At the start of the inquest, Mr Maynard filed a constitutional motion to stop the inquiry because of the pretrial publicity. Yesterday, he argued that Acting Coroner Kara Turnquest-Deveaux had no right to refuse that constitutional motion. He said the coroner should have been compelled to refer the matter to the Supreme Court.
“I believe that you are doing your clients a disservice,” the judge told him. “Now, having said that, Mr Maynard, press on if you will.”
Justice Williams said the acting coroner was within her right not to refer his initial constitutional motion to the Supreme Court because the inquest was under way.
“This is not a matter for mandamus,” Justice Williams said, referring to an order for a lower court to do something. “The horse has opened the gate on your case. Because what you were trying to do, which I think the coroner was quite correct in not referring your matter, what you were doing was pre-emptive. You were attempting a pre-emptive strike on what you believe to be the likely outcome of that inquest.
“Now, I’m not saying that the outcome was correct. I’m just saying what you were doing, and as far as this court is concerned, you could not do that because it was an inquiry. It was not a trial. And it could be inferred because it was an inquiry, it could not be presumed that there was any unfairness to your clients.
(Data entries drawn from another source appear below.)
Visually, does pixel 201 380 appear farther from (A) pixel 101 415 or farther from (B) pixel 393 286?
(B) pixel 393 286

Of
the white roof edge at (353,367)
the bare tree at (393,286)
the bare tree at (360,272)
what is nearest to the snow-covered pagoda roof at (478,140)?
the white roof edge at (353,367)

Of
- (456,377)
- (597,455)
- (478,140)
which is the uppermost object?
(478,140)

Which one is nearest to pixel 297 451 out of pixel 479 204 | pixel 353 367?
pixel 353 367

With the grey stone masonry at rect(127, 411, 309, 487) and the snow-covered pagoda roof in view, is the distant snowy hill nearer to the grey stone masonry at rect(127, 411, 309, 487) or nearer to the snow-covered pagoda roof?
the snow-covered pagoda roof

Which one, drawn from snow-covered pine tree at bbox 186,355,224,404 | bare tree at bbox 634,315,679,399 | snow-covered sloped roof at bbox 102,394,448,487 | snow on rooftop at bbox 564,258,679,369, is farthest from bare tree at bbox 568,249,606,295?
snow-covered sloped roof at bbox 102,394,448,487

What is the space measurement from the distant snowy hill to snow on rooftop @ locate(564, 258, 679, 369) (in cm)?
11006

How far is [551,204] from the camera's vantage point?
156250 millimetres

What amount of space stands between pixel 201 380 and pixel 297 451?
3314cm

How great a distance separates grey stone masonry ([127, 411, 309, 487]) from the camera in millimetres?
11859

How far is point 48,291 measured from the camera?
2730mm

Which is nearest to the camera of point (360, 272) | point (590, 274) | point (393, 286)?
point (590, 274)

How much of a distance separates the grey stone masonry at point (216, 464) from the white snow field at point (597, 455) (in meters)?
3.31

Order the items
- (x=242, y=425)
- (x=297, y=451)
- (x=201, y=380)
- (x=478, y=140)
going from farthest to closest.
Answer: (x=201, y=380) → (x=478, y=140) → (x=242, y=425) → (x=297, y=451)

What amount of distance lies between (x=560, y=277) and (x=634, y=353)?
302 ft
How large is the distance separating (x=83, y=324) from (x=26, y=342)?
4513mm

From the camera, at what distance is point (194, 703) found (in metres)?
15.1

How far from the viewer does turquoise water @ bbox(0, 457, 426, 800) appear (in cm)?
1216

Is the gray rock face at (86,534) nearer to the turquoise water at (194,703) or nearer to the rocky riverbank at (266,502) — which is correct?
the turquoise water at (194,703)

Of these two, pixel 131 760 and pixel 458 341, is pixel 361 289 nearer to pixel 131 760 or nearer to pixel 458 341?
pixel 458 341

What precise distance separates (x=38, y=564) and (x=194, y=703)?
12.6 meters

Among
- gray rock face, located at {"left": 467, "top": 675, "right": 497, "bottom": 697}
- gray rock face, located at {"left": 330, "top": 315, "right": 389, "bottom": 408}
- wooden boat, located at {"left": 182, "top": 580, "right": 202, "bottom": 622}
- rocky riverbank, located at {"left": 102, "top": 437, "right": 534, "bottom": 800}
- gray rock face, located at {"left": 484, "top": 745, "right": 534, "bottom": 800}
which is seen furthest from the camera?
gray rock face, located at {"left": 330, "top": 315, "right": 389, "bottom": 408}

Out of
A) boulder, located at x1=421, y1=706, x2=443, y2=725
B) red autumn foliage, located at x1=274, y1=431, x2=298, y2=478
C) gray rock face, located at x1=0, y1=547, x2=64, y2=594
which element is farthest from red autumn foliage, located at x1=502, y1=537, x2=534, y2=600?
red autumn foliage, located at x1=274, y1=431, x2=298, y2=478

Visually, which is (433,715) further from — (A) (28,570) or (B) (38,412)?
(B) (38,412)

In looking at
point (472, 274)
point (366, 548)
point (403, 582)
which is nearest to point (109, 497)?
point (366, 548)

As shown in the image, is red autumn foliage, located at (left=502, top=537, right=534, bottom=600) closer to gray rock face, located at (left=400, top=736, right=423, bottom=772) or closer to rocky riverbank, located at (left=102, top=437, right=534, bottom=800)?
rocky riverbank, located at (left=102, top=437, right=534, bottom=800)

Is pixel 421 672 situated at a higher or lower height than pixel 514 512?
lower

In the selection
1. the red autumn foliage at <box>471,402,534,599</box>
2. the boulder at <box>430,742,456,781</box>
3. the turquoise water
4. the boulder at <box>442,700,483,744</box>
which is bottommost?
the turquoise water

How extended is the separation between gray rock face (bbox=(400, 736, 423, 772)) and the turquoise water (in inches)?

“There was no verdict. There was no evidence either of someone stating or indicating that the jurors had come to a decision or that any directions that the coroner was giving were prejudicial or unfair. Under these circumstances, you could raise the issue, but there was no evidence of that. It was an inquiry which had not heard all of the evidence being marshalled.
“And you come to this court, and you are asking for mandamus but clearly, and I don’t say this to impugn you, but clearly you don’t understand what mandamus is for. And you do not understand the role of this court in the circumstances. I’ve asked you for authority for what you’ve purported, you’ve not given any. You’re asking to set a precedent. The courts can’t do that. The court does not make law.”
Patrick Sweeting, who marshalled evidence in the inquest, represented the Office of the Director of Public Prosecutions yesterday. He moved to have Mr Maynard’s application dismissed.
A decision on the motion is expected on October 30.
If the judge rules against the officers, Director of Public Prosecutions Cordell Frazier is expected to consider whether to charge the officers.